Unfortunately, in spite of all the evidence to the contrary, we still have dictatorial regimes claiming they can provide “More” with stability. Yet, to a more considerable extent, they dominate decision making in their nations, the result is having less. Any security they provide is at the cost of massive repression. Instilling fears of foreign invasion or claiming regional dominance will result in “More” are the lies they tell their people to maintain control. While sanctions can put economic pressure on these outlying regimes, they are mainly borne by the general population. Those at the top are little affected. For instance, in Venezuela, the people in control are eating fine, while the rest do without.

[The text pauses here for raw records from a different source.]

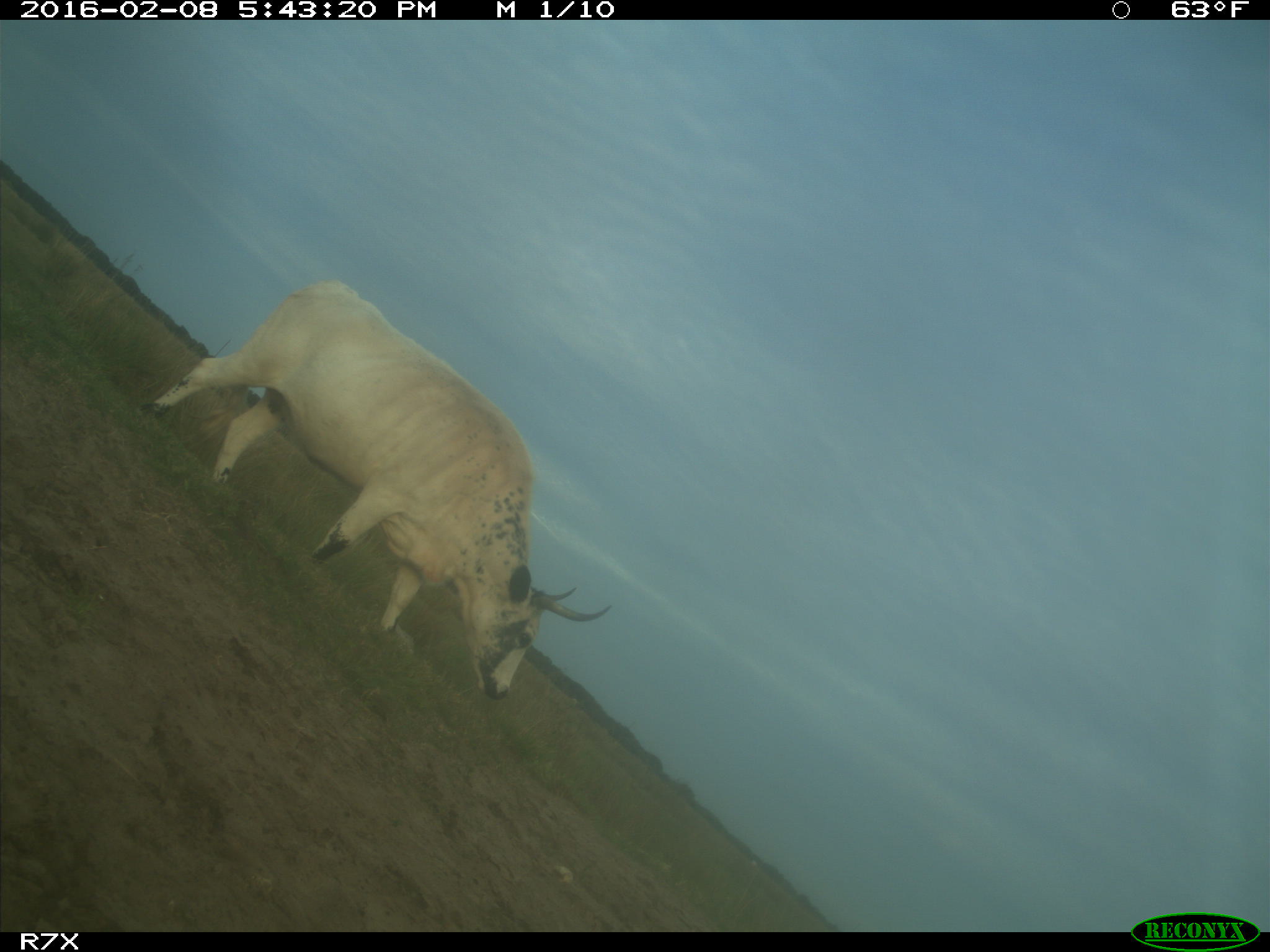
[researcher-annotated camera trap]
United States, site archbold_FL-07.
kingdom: Animalia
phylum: Chordata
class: Mammalia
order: Artiodactyla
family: Bovidae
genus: Bos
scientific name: Bos taurus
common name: domestic cow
Bos taurus (domestic cow).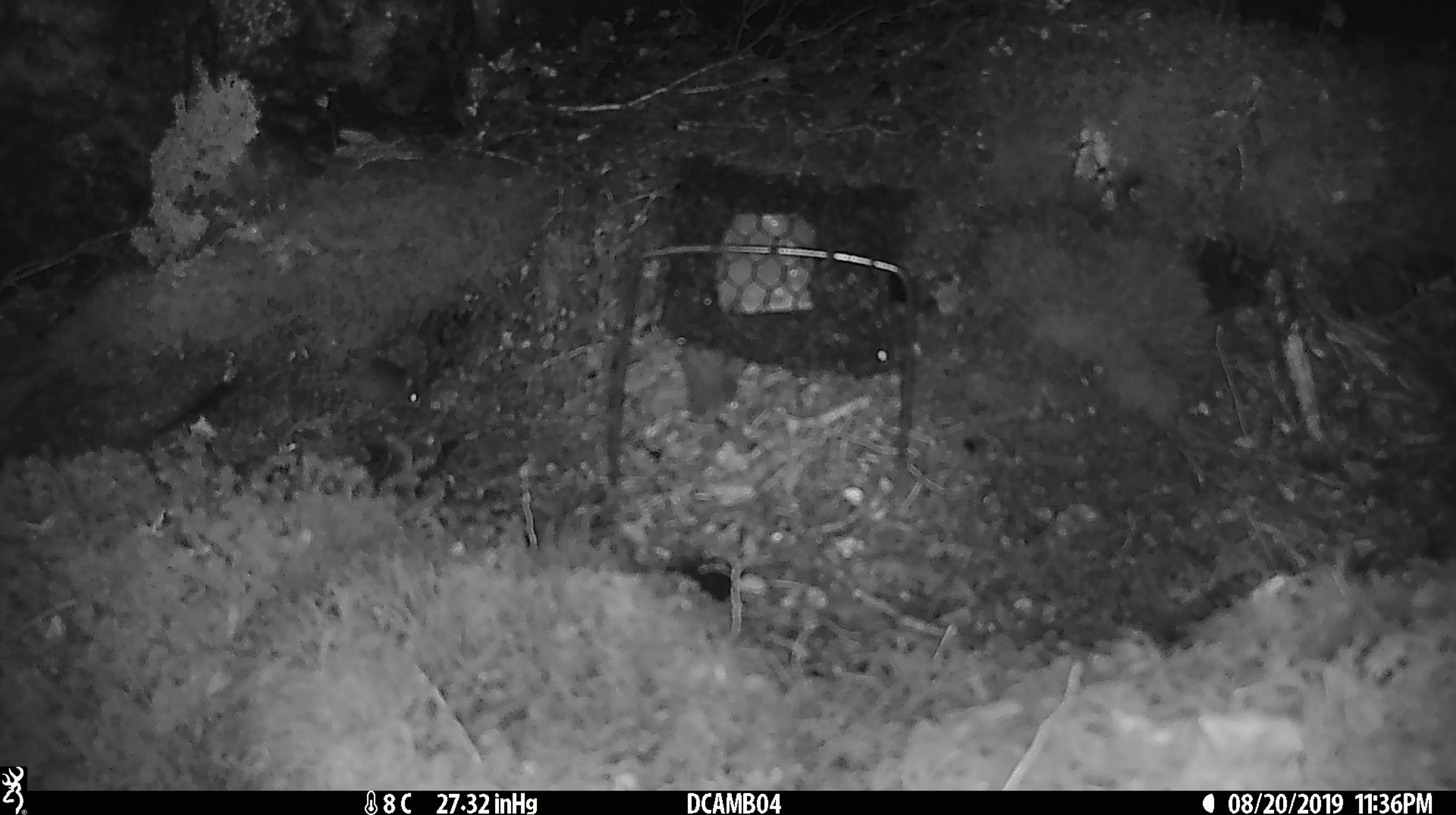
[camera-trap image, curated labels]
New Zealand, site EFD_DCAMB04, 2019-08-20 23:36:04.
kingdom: Animalia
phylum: Chordata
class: Mammalia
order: Rodentia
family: Muridae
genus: Mus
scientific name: Mus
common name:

This means we have to pose a more direct threat to those who for reasons of distraction, regional hegemony, religious dogma, or ego lifting conquest menace others. You have to be in the neighborhood to be credible. You can’t deter North Korea from San Francisco. Now, this doesn’t mean massive forces stationed everywhere in the world, or invading countries thinking we are going to force them into the modern world. The endless war in Afghanistan should be enough warning. We should base our forces only in places where the people not only want you there but are willing to fight alongside us. 

Local bases should be used offensively, but not in the way you might think. We softened up the old USSR not with artillery barrages, but radio broadcasts. The young people, while listening to music they loved, got healthy doses of truth and an idea of how the capitalist world was living. The end of the Soviet Union came not from bombs. Still, the realization their system couldn’t keep up and could never provide what the capitalists had. We need places from which to decimate truth by defeating the blocking of information. We can’t make people join the modern world, but we can provide the building blocks for them to want to go in that direction. This may even include weapons to offset oppression. 

This why basing in Kurdistan base makes so much sense. The people want us there. We know they will fight alongside us because they already have. The Kurds seem far more accepting of the modern world than many of their Muslim neighbors. Without doing a single thing, we would place everyone in the neighborhood on the horns of their dilemma. Iran would have to gauge how tough they could be on the Kurds living there. One of the first actions Qasem Soleimani participated in was suppressing an Iranian Kurdish uprising. Do the mullahs use a heavy hand in their Kurdish Areas and risk further alienating them and bringing forth cross border aid from their Kurdish brethren? Leaving the Kurds alone risks the area becoming a safe haven for Iranian dissidents. Either way, Iran would be under real pressure. With a significant Kurdish minority they’ve mistreated, Turkey would be on the horns of a similar dilemma. Russia might feel highly exposed in Syria in an inferior military position to an implied US, Israel, and Kurdish alliance supporting anti-Assad Arabs. If the Russians get wobbly, Assad and his Iranian and Hezbollah allies would be exposed. Who would all of these have to deal with to settle the area down? The good old USA. This could be accomplished with just some trainers and air controllers on the ground. 

Taking a longer view, Kurdistan provides a lodestar for truth and knowledge. Not only sending information over the airwaves and internet to the area but as a seat of Muslim learning. This is why we proposed the support of higher education in Erbil. Just as Catholicism had its reformation, so might the Muslim World. It needs a safe spot to incubate. 

This is just the type of strategic positioning we need to protect a shrinking world. For those including our present President that think we can quickly go home, if not this strategic thinking, what is your plan to advance the world?